#### About this exercise
Up to and including the line that contains "Moving vote fraction: 0%.", write out each line of the material from its first line, exactly.
*** Block opens ***
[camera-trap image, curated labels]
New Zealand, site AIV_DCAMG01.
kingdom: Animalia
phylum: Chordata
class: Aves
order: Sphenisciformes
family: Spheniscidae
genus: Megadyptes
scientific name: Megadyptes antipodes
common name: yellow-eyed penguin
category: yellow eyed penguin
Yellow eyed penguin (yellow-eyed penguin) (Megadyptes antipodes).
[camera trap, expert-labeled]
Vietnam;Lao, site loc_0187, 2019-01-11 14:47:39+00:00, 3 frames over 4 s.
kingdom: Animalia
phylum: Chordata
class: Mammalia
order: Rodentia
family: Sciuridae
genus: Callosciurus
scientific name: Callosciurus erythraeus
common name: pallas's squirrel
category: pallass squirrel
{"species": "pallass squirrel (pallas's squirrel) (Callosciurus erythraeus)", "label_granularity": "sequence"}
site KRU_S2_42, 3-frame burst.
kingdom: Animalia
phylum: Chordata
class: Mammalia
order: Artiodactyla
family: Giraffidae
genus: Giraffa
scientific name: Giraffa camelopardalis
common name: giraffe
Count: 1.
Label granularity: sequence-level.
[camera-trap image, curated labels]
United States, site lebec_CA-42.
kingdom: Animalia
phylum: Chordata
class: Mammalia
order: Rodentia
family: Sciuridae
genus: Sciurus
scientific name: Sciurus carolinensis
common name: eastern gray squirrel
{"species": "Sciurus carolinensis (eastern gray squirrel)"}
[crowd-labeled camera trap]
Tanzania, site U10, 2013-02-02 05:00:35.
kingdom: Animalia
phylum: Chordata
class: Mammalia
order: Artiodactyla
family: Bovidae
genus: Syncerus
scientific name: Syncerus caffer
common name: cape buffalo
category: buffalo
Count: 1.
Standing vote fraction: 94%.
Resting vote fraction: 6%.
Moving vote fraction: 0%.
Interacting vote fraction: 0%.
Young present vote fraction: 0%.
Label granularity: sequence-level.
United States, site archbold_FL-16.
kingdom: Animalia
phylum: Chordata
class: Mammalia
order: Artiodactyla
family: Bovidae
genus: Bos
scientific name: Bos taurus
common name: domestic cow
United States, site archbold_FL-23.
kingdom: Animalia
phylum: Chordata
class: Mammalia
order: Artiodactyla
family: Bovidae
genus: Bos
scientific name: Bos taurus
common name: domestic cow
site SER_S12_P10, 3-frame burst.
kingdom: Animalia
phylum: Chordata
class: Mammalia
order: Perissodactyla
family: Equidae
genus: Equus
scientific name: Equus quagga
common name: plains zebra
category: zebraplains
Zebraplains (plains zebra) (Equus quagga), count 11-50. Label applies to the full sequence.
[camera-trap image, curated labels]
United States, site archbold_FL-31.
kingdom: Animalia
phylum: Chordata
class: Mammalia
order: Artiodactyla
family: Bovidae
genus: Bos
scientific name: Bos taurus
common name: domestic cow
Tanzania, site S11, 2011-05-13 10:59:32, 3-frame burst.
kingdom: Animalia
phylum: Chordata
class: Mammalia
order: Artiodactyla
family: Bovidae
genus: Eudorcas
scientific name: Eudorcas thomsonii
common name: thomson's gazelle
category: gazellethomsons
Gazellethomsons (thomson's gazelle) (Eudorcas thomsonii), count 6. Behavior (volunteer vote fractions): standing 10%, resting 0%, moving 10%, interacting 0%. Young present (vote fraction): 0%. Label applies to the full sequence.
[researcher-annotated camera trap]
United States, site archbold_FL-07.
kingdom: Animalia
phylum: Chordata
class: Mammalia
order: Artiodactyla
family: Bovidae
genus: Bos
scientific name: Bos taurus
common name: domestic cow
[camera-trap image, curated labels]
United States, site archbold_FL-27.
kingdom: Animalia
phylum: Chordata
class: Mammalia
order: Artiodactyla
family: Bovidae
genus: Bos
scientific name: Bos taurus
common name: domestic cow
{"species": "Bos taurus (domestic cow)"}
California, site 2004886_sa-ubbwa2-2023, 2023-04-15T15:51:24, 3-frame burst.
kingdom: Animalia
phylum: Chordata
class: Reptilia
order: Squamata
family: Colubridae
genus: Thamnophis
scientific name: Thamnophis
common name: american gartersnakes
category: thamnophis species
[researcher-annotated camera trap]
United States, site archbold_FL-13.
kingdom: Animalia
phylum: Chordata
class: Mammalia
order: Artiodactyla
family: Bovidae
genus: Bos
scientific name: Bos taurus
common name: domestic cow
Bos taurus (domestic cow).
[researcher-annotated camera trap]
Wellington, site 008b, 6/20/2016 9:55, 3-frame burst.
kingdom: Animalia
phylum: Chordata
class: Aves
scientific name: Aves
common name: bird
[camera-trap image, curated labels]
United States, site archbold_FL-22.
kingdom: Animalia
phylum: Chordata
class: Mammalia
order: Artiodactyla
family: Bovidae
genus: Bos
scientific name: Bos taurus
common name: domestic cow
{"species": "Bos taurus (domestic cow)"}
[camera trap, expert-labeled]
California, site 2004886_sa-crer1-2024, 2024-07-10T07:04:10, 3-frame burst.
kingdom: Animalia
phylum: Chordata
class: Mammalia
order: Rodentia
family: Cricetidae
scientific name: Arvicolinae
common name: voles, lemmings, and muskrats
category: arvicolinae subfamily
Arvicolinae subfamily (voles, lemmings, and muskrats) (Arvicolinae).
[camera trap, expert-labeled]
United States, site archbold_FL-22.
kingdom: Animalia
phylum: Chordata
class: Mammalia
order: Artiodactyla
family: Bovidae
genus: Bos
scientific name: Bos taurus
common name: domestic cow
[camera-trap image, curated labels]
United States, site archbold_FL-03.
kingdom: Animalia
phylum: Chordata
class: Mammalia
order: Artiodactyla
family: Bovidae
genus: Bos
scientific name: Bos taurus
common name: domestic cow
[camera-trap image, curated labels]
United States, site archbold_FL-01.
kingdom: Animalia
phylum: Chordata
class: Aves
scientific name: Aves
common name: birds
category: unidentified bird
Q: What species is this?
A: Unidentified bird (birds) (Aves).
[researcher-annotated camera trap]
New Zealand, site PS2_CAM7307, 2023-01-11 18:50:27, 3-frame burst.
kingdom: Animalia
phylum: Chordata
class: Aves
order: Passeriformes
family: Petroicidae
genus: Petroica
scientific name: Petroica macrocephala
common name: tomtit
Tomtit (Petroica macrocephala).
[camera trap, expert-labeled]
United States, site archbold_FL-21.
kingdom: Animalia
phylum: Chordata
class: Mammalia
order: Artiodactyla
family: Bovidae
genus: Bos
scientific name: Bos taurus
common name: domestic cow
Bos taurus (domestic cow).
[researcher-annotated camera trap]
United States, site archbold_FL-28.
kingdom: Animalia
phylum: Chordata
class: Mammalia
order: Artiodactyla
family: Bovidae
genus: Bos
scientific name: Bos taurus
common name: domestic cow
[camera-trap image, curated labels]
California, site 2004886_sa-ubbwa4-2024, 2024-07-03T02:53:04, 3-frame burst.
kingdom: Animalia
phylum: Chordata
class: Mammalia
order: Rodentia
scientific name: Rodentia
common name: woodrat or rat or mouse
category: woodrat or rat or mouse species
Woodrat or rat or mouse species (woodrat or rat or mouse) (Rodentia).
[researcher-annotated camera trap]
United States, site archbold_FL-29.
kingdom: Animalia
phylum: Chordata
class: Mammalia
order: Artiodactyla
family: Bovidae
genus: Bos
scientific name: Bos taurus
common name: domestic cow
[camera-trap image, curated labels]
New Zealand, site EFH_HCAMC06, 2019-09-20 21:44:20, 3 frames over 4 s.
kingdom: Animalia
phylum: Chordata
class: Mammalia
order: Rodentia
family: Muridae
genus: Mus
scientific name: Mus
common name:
*** Block closes ***
#### Result of the exercise
[camera-trap image, curated labels]
New Zealand, site AIV_DCAMG01.
kingdom: Animalia
phylum: Chordata
class: Aves
order: Sphenisciformes
family: Spheniscidae
genus: Megadyptes
scientific name: Megadyptes antipodes
common name: yellow-eyed penguin
category: yellow eyed penguin
Yellow eyed penguin (yellow-eyed penguin) (Megadyptes antipodes).
[camera trap, expert-labeled]
Vietnam;Lao, site loc_0187, 2019-01-11 14:47:39+00:00, 3 frames over 4 s.
kingdom: Animalia
phylum: Chordata
class: Mammalia
order: Rodentia
family: Sciuridae
genus: Callosciurus
scientific name: Callosciurus erythraeus
common name: pallas's squirrel
category: pallass squirrel
{"species": "pallass squirrel (pallas's squirrel) (Callosciurus erythraeus)", "label_granularity": "sequence"}
site KRU_S2_42, 3-frame burst.
kingdom: Animalia
phylum: Chordata
class: Mammalia
order: Artiodactyla
family: Giraffidae
genus: Giraffa
scientific name: Giraffa camelopardalis
common name: giraffe
Count: 1.
Label granularity: sequence-level.
[camera-trap image, curated labels]
United States, site lebec_CA-42.
kingdom: Animalia
phylum: Chordata
class: Mammalia
order: Rodentia
family: Sciuridae
genus: Sciurus
scientific name: Sciurus carolinensis
common name: eastern gray squirrel
{"species": "Sciurus carolinensis (eastern gray squirrel)"}
[crowd-labeled camera trap]
Tanzania, site U10, 2013-02-02 05:00:35.
kingdom: Animalia
phylum: Chordata
class: Mammalia
order: Artiodactyla
family: Bovidae
genus: Syncerus
scientific name: Syncerus caffer
common name: cape buffalo
category: buffalo
Count: 1.
Standing vote fraction: 94%.
Resting vote fraction: 6%.
Moving vote fraction: 0%.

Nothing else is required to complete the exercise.